#### What to produce
Please copy the rows again, starting at the line that contains "What is the numeric" and ending at the last row, substituting "group of trees" for "cluster of trees" and leaving everything else unchanged.

#### Listed entries
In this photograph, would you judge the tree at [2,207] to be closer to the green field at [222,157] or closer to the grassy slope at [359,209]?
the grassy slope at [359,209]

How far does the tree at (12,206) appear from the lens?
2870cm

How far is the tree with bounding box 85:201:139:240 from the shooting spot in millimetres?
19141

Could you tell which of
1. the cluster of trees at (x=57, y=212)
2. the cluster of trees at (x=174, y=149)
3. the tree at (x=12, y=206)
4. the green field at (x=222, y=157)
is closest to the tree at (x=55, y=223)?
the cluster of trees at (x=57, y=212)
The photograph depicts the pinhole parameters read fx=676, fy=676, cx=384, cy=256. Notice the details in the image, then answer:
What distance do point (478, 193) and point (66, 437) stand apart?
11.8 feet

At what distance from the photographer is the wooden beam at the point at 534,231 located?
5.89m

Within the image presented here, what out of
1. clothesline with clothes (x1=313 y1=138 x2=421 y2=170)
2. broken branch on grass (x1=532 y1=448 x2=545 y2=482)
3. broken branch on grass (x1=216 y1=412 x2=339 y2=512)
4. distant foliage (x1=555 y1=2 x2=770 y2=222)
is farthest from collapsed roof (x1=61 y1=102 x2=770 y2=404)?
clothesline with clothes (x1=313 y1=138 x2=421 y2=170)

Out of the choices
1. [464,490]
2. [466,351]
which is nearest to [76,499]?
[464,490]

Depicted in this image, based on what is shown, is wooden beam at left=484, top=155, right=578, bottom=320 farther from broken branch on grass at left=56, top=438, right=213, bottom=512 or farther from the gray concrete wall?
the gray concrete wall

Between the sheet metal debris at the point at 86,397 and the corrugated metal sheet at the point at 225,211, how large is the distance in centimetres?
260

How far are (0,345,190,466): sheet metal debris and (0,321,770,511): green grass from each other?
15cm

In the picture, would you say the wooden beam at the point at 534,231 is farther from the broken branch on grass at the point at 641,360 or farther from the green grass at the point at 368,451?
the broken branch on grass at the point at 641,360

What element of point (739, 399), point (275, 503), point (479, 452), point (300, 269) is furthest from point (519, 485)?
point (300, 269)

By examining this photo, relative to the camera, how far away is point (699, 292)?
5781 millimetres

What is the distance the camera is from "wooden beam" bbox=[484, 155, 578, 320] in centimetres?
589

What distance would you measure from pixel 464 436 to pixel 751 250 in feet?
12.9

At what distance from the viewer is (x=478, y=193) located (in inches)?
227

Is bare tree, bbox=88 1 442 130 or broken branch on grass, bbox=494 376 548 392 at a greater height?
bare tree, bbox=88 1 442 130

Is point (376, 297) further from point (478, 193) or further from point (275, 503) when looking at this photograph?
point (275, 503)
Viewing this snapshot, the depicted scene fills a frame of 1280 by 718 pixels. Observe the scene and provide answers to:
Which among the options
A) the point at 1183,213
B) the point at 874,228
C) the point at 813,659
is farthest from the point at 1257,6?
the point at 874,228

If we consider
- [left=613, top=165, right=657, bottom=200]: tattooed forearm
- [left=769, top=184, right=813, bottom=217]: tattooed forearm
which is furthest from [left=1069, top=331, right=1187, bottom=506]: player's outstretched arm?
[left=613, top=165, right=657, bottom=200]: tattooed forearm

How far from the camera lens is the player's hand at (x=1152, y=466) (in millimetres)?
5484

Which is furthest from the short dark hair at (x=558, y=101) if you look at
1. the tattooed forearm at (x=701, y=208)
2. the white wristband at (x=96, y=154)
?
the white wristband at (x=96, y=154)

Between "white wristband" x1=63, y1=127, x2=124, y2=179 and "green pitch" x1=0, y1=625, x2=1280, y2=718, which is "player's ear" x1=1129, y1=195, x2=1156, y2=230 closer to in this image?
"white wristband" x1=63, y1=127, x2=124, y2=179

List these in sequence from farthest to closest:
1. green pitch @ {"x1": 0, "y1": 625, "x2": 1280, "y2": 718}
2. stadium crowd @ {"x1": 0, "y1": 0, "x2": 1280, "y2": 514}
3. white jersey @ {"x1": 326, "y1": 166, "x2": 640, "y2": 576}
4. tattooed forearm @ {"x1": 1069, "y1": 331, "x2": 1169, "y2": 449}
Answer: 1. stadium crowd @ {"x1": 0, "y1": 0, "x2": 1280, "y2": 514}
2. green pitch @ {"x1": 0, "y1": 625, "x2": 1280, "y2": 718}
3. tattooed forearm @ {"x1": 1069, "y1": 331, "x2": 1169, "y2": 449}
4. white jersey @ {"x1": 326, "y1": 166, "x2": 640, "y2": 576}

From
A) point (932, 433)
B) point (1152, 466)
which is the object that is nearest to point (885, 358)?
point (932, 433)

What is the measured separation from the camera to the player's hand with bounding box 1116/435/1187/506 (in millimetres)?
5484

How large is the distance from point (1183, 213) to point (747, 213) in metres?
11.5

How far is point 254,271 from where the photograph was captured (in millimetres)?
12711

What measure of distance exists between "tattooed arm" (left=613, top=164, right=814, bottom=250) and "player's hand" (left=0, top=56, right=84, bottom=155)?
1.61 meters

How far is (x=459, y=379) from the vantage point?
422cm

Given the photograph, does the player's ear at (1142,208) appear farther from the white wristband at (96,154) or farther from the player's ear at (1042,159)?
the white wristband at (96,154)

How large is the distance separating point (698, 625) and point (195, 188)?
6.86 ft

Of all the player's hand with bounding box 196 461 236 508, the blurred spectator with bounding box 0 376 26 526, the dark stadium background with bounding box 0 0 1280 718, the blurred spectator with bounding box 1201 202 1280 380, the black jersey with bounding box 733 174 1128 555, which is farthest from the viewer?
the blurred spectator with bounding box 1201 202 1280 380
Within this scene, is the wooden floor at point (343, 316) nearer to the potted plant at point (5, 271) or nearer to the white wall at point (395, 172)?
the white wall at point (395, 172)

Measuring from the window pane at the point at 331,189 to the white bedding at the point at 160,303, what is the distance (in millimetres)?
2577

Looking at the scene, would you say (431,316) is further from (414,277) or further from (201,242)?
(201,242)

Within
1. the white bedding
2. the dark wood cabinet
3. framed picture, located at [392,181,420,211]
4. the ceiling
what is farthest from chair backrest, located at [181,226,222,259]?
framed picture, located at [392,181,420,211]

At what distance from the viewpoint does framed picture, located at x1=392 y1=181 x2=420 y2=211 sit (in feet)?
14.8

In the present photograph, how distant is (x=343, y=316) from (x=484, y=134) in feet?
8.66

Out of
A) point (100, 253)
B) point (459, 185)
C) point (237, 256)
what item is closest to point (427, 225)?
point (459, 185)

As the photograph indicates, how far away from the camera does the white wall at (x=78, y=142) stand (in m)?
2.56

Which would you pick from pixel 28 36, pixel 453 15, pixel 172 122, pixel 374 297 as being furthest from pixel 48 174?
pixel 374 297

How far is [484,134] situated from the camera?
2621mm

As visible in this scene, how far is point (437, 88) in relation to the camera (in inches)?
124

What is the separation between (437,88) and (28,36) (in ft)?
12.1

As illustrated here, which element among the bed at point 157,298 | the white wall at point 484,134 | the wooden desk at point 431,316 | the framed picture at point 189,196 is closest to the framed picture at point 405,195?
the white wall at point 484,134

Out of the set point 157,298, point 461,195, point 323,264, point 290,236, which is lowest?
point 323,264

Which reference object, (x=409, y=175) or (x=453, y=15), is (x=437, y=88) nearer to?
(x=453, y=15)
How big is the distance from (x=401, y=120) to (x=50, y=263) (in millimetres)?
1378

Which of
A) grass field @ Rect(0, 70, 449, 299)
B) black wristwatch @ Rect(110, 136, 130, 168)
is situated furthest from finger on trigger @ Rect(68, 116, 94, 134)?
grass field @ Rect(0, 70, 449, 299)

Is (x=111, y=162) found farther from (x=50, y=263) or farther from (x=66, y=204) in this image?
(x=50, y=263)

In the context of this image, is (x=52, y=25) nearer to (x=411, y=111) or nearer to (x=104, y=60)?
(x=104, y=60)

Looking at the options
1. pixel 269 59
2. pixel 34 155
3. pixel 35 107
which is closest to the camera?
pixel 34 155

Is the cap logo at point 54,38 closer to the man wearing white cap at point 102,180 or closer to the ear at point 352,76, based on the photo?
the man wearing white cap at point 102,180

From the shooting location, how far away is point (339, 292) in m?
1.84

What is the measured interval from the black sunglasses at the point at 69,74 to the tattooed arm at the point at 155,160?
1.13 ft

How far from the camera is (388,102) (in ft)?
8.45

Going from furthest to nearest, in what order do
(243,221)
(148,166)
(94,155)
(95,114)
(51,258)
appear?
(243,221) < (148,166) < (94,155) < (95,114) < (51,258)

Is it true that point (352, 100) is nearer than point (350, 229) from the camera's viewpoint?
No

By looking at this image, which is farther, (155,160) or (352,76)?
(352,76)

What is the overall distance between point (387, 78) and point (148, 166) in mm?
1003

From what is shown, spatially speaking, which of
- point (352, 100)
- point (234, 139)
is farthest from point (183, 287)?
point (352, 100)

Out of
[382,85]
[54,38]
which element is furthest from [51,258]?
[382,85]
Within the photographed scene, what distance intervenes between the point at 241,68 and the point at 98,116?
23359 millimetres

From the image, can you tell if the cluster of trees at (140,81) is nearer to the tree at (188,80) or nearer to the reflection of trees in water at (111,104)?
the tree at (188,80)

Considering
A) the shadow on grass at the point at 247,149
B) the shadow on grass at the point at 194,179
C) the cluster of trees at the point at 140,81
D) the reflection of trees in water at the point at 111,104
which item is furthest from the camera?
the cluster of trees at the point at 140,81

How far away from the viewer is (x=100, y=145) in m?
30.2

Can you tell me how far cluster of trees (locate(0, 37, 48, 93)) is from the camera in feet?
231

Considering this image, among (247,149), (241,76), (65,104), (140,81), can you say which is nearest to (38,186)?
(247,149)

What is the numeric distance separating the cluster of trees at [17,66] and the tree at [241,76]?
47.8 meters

#### Final result
What is the numeric distance separating the group of trees at [17,66] and the tree at [241,76]?
47.8 meters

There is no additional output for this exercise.